*Exercise directions*: Name every distinct user who posts in the forum thread below about getting Google Market onto an HP TouchPad.

*Extracted text*:
□ □ □

# How to install google market on my hp touch pad



## faditan (Jan 24, 2012)

I have hp touch pad 3.0.1 version ,I dont have google market on it .How to install it so I can download Apps and games .
Thanks


----------



## slarti (Jan 23, 2012)

Install an ICS GAPPS file, you'll find links to one in most installation guides.


----------



## Motoki (Dec 30, 2011)

slarti said:


> Install an ICS GAPPS file, you'll find links to one in most installation guides.


Uh, I think he is talking about WebOS, ie the stock unupdated version of WebOS 3.0.1. There is no Android 3.0.1 ROM for the Touchpad. That would be Honeycomb and there's no Honeycomb ROM for the Touchpad.

To the OP, you can't just install the Google Market. You have to install the entire Android Operating System. See either here or here


----------



## faditan (Jan 24, 2012)

Thanks a lot ,I followed your link and succeeded in installing CyanogenMod7 .


----------



## faditan (Jan 24, 2012)

After installing CyanogenMod7 on my hp touch pad,it was working fine but after a while every thing freezes.WHAT CAN I_ DO ,I CANN'T EVEN REBOOT._


----------



## compotter (Jan 16, 2012)

Press Homebutton and Power for the same time. Hold it for a few seconds until the device restarts


----------



## johnleo (Nov 28, 2011)

I would suggest you read through all the relevant threads and get a general idea about Cyanogenmod. For webos, google webosnation. It is the best source of information. Best regards.

Sent from my cm_tenderloin using Tapatalk


----------



## faditan (Jan 24, 2012)

Thanks. compotter idea works fine


----------

□ □ □

[Part of a data file]
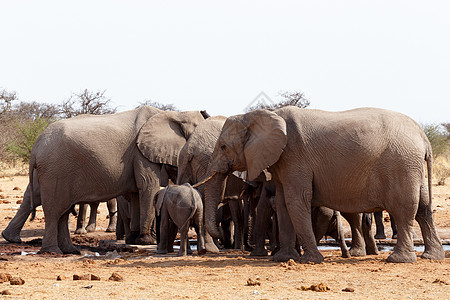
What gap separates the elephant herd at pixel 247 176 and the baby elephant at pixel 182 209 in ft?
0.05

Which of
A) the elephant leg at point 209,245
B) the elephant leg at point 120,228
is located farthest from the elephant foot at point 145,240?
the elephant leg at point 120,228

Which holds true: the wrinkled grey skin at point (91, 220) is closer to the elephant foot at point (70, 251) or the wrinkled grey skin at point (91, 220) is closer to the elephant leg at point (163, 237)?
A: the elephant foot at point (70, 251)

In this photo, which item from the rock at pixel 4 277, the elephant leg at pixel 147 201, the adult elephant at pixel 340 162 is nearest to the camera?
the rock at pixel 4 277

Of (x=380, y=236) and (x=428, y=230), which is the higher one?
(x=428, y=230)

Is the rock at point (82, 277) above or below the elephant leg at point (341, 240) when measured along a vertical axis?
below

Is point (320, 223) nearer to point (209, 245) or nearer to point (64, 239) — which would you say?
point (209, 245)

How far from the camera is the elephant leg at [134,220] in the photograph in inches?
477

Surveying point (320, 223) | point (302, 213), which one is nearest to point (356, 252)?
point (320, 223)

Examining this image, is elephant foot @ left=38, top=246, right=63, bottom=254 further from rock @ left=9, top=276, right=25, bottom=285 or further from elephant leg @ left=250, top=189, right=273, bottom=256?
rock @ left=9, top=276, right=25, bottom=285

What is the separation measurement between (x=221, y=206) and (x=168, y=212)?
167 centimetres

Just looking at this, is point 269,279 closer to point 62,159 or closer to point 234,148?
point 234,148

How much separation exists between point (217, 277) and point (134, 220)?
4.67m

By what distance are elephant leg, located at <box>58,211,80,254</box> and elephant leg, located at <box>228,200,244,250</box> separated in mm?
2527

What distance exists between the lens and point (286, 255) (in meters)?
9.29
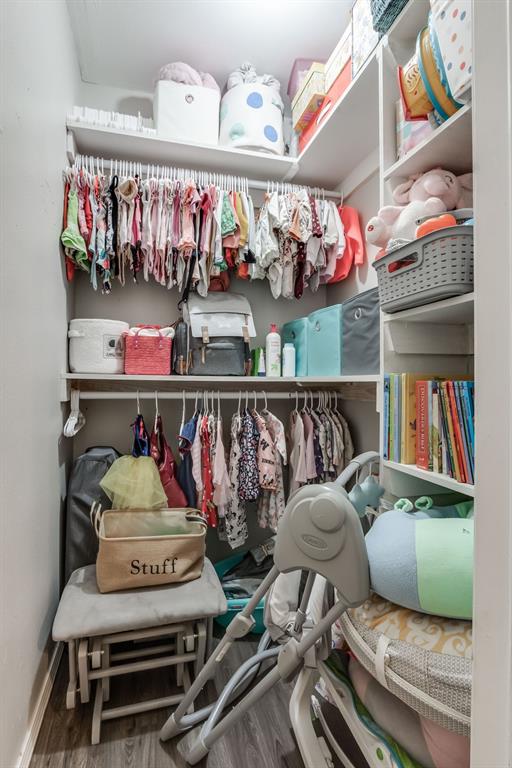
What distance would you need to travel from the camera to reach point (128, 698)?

□ □ □

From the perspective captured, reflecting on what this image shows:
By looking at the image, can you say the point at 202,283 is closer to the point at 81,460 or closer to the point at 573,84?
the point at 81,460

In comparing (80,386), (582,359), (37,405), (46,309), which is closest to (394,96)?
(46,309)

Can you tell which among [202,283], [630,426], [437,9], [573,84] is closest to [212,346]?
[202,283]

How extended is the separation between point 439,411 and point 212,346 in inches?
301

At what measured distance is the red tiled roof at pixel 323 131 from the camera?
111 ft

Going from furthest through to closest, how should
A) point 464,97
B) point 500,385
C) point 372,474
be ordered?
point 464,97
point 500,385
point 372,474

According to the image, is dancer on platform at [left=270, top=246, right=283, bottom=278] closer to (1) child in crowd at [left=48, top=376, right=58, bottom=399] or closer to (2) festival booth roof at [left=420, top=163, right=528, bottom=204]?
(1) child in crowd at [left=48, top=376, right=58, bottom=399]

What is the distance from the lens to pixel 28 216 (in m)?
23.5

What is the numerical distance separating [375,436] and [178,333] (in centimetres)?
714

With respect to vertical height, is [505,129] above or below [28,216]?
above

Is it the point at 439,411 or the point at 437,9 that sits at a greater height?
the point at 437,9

□ □ □

*Output below*: faditan, slarti, Motoki, compotter, johnleo